Experience with Large Language Model Applications for Information Retrieval from Enterprise Proprietary Data
Published in Product-Focused Software Process Improvement (PROFES 2024), 2024
Recommended citation: L Yu, E Alégroth, P Chatzipetrou, T Gorschek (2024). "Experience with Large Language Model Applications for Information Retrieval from Enterprise Proprietary Data." PROFES 2024. https://doi.org/10.1007/978-3-031-78386-9_7
Large Language Models (LLMs) offer promising capabilities for information retrieval and processing.

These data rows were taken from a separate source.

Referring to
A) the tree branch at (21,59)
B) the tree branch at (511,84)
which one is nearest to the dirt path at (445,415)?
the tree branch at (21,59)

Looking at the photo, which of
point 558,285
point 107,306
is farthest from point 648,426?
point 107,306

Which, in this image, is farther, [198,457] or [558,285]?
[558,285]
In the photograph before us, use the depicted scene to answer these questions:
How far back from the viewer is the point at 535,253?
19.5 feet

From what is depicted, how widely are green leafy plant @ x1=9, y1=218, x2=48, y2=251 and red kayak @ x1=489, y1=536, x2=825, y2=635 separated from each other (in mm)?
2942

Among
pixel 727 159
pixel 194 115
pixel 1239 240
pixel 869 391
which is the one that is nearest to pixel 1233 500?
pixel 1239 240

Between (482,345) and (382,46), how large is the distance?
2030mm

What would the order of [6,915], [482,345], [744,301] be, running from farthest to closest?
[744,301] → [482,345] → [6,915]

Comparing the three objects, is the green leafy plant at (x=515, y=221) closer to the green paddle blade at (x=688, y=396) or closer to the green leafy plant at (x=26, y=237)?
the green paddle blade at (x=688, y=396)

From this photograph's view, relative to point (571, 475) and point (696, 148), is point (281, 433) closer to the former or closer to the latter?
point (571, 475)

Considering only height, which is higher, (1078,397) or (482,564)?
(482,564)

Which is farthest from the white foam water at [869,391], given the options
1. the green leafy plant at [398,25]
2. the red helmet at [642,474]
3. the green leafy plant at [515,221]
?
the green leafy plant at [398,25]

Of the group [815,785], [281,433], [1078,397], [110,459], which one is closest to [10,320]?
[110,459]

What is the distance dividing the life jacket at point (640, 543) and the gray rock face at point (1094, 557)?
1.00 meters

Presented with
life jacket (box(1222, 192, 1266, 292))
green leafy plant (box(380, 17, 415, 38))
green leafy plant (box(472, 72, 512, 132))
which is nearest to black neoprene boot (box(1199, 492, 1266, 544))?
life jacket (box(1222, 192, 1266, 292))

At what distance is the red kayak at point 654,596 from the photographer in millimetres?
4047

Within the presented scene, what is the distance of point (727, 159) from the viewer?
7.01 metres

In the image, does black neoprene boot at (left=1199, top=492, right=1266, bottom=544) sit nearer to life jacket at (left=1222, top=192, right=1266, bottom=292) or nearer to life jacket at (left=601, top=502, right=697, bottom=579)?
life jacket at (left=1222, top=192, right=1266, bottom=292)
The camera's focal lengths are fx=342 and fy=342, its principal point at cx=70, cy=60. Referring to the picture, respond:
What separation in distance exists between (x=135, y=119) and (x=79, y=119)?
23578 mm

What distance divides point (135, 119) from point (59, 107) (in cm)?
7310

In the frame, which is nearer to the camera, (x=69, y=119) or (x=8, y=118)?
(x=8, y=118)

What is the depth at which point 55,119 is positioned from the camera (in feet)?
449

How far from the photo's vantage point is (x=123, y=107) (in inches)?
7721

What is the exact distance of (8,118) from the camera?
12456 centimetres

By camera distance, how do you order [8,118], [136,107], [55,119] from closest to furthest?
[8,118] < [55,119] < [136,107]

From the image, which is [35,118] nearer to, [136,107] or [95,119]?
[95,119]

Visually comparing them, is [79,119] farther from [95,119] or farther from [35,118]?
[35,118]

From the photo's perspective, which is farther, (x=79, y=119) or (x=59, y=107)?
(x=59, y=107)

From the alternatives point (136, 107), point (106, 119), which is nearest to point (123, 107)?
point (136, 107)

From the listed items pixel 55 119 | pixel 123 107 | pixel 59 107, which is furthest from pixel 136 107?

However, the LLM deployment for querying proprietary enterprise data poses unique challenges, particularly for companies with strict data security policies. This study shares our experience in setting up a secure LLM environment within a FinTech company and utilizing it for enterprise information retrieval while adhering to data privacy protocols. We conducted three workshops and 30 interviews with industrial engineers to gather data and requirements. The interviews further enriched the insights collected from the workshops. We report the steps to deploy an LLM solution in an industrial sandboxed environment and lessons learned from the experience. These lessons contain LLM configuration (e.g., chunk_size and top_k settings), local document ingestion, and evaluating LLM outputs. Our lessons learned serve as a practical guide for practitioners seeking to use private data with LLMs to achieve better usability, improve user experiences, or explore new business opportunities.